Caffeine which is most commonly consumed via coffee is the world’s most overused drug (and yes it is considered a drug as it’s a psychoactive substance which can impact brain function). Coffee is a part of many people’s morning and daily routines and it’s often used a vice to see people through the day. However, is it really good for supporting our gut health? Let’s dig a little deeper…
The Benefits of Coffee
Coffee can help to support mental alertness as it inhibits the production of adenosine (a neurotransmitter which is associated with increasing tiredness). Consequently, when adenosine is not in action we’re likely to feel more wired and alert.
Coffee may also have some potential prebiotic compounds as it contains a wide variety of plant chemicals specifically known as polyphenols which when metabolised produce beneficial polyphenol metabolites. These metabolites can help to feed and nourish the beneficial bacteria in the gut which in turn cultivates a beneficial and healthy gut microbiome. These polyphenols are not only helpful in supporting our gut bacteria but they also contain antioxidant properties which can help to limit free radicals and their impact on oxidative stress.
Furthermore, additional evidence has shown that coffee can have to anti-inflammatory and antiproliferative effects on the gut lining. For some people consuming coffee can also stimulate bowel movement which can help to support excretion and reduce constipation. However, problems can occur when you’re solely relying on coffee to stimulate bowel movements. In such cases this could mask an underlying condition.
The benefits of coffee have been shown to be impacted by the amount you’re consuming. For example consuming a moderate amount of coffee was shown to have more beneficial affects on the gut bacteria than consuming little or no coffee. More interestingly is that it’s commonly believed that caffeine is having these benefits when in reality it appears to be the components of the coffee beans themselves rather than the caffeine alone.
The Cons of Coffee
Evidently for some people there really are some great benefits to consuming a modest amount of coffee. The term modest is important as much like anything we should consume too much. The recommendations for the average individual are to consume no more than 400mg of caffeine per day. This is equivalent to around 4 cups of instant coffee or 2-3 barista made coffees.
Naturally coffee also contains high levels of caffeine and consuming too much caffeine can have negative affects on stress and anxiety. Caffeine contributes to the production of the stress hormone cortisol. Consequently this can heighten feelings of stress and anxiety in those who are prone.

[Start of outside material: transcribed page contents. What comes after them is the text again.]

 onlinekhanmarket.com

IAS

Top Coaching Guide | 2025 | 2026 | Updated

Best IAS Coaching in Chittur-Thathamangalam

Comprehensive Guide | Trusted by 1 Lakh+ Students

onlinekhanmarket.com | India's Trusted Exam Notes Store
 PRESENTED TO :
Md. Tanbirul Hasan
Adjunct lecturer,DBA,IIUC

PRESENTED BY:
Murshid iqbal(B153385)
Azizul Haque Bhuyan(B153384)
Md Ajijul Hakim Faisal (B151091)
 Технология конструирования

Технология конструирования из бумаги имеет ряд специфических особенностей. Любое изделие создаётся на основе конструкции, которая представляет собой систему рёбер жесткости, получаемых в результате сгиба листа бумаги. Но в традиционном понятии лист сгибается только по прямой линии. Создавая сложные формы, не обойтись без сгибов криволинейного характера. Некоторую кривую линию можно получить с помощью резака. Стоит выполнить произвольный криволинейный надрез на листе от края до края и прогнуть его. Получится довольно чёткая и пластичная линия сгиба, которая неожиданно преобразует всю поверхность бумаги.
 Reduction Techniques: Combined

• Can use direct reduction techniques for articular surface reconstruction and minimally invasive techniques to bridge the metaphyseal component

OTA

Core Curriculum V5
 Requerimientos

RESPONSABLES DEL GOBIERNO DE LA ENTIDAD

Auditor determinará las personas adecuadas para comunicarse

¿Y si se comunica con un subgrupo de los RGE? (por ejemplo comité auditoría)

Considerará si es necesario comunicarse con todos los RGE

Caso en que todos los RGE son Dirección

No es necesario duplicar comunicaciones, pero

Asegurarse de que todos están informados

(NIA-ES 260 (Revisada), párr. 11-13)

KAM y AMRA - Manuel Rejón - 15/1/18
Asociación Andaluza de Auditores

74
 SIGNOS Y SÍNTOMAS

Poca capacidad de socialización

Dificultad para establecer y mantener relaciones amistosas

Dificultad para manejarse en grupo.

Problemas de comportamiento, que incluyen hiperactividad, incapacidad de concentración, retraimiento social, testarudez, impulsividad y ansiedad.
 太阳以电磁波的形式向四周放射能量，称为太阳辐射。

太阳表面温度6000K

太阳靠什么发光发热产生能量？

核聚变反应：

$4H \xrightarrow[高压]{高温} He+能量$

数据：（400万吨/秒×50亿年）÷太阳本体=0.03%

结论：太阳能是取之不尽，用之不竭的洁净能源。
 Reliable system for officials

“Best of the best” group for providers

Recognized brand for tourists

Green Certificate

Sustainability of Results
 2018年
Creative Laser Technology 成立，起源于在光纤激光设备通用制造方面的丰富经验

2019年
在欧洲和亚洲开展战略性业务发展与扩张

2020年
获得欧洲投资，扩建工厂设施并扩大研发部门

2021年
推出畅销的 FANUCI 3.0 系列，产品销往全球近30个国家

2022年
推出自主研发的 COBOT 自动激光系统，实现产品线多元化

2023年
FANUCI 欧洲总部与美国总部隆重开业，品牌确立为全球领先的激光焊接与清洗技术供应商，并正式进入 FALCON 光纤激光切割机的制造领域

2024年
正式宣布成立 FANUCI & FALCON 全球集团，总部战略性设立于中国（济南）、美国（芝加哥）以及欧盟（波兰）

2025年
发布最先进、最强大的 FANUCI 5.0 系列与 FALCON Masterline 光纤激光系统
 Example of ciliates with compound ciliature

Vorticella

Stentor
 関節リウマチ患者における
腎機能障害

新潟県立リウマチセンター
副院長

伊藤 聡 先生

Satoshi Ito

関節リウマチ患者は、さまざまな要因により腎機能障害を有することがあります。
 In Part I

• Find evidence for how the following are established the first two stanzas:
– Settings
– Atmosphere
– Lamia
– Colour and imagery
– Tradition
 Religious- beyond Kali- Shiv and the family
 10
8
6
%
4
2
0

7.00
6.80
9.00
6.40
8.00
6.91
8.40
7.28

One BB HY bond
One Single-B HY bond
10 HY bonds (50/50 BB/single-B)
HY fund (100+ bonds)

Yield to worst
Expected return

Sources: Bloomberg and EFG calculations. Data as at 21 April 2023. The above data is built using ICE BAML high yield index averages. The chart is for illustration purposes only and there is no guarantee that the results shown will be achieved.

Furthermore, it’s common to become immune to the cognitive effects of caffeinated coffee and require more to feel the same hit. Overtime, this can lead to constant exhaustion and an increased need and reliance on coffee.
If you’re feeling drained regularly and you rely on coffee for a burst of energy I would recommend significantly reducing your coffee or cutting it out slowly. You may find your energy again. If however you’re experiencing chronic low energy please speak to your GP.
Aravind, S. M., Wichienchot, S., Tsao, R., Ramakrishnan, S., & Chakkaravarthi, S. (2021). Role of dietary polyphenols on gut microbiota, their metabolites and health benefits. Food Research International, 142, 110189.
Iriondo-DeHond, A., Uranga, J. A., Del Castillo, M. D., & Abalo, R. (2020). Effects of coffee and its components on the gastrointestinal tract and the brain–gut axis. Nutrients, 13(1), 88.